When the Adversary Knows You Better: Adversarial Training for Learning-Based Legged Robots
Qinchao Xu, Satoshi Yagi, Satoshi Yamamori, Jun Morimoto
AI summary
Problem
Existing adversarial training methods for legged robots restrict attackers to the same observations as the controller, limiting vulnerability discovery and often forcing fine-tuned policies into overly cautious behavior.
Approach
We equip the adversarial agent with privileged state data and curiosity-driven exploration to generate stronger attacks, then fine-tune the locomotion controller using a probabilistic termination rule to maintain agility.
Key results
- Curiosity-driven reward eliminates hand-crafted auxiliary incentives
- Privileged information more than doubles adversarial attack success rate
- Stochastic termination prevents overly conservative fine-tuned behavior
- Robustness gains successfully transfer to real-world quadruped deployments
Why it matters
Enables safer deployment of learning-based legged robots in unstructured environments by systematically exposing and hardening against realistic control vulnerabilities.
Abstract
Deep reinforcement learning has emerged as the dominant paradigm for training legged robots to locomote, however, when deployed in unstructured, dynamically varying real-world environments, the safety of neural network based controllers remains insufficiently guaranteed.
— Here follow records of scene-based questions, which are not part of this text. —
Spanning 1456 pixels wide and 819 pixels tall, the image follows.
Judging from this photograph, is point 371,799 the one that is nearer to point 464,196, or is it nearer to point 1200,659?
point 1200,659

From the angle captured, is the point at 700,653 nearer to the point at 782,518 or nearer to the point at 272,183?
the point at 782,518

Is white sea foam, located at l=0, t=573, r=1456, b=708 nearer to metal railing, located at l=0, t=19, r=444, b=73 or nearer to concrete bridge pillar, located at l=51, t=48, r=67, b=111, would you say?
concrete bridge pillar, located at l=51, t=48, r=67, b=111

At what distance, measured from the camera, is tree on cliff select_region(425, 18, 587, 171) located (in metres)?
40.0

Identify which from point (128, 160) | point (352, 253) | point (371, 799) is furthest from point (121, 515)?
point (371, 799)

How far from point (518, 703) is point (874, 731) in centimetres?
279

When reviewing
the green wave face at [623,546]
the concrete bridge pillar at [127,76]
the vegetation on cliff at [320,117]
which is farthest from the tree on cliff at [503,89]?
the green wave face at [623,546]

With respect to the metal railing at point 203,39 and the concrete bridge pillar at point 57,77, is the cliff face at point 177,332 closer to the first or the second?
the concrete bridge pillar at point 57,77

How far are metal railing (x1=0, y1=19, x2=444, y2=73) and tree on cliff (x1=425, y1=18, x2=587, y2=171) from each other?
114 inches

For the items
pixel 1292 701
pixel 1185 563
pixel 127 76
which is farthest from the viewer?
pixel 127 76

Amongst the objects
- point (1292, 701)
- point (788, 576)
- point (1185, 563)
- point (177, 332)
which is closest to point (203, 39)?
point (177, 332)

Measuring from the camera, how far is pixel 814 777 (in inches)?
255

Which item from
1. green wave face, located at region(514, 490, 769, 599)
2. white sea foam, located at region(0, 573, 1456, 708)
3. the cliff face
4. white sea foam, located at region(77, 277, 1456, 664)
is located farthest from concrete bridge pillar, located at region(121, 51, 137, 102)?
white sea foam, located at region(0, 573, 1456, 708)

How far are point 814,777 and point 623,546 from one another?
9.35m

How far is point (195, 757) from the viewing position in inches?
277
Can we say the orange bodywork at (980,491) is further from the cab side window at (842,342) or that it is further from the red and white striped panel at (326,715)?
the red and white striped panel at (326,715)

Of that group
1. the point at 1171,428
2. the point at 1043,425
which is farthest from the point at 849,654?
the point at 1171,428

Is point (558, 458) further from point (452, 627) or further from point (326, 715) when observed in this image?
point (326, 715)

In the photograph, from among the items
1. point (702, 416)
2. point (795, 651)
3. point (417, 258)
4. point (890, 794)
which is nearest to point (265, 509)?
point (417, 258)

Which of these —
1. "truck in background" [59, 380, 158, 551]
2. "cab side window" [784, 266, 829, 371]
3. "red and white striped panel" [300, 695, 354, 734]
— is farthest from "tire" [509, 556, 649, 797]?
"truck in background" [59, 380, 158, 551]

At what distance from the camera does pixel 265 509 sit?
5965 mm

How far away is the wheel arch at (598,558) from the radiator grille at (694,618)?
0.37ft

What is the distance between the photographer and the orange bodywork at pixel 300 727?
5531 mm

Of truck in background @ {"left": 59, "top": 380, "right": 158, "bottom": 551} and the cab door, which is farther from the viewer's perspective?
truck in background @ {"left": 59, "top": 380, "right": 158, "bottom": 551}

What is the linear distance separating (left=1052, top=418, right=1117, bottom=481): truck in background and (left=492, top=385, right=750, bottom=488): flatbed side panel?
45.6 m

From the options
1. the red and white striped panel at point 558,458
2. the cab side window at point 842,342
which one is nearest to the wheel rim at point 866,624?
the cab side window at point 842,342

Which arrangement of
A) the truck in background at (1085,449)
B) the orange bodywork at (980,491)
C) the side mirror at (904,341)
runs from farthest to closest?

Prior studies have demonstrated that sequential adversarial attacks, formulated via reinforcement learning, can effectively expose latent vulner- abilities in controllers and thus serve as a valuable complement to Domain Randomization techniques. These methods, however, are inherently constrained by the assumption that both the adversary and the locomotion policy share identical state space inputs. In contrast, our approach overcomes this limitation by incorporating privileged information into the adversarial network’s observation input, thereby more than doubling the attack success rate. Furthermore, we mitigate the controller’s tendency toward overly conservative behavior under attacks by introducing stochastic termination criteria. We validate the proposed method in real-world deployments, showing that it not only significantly enhances robustness but also preserves original task performance.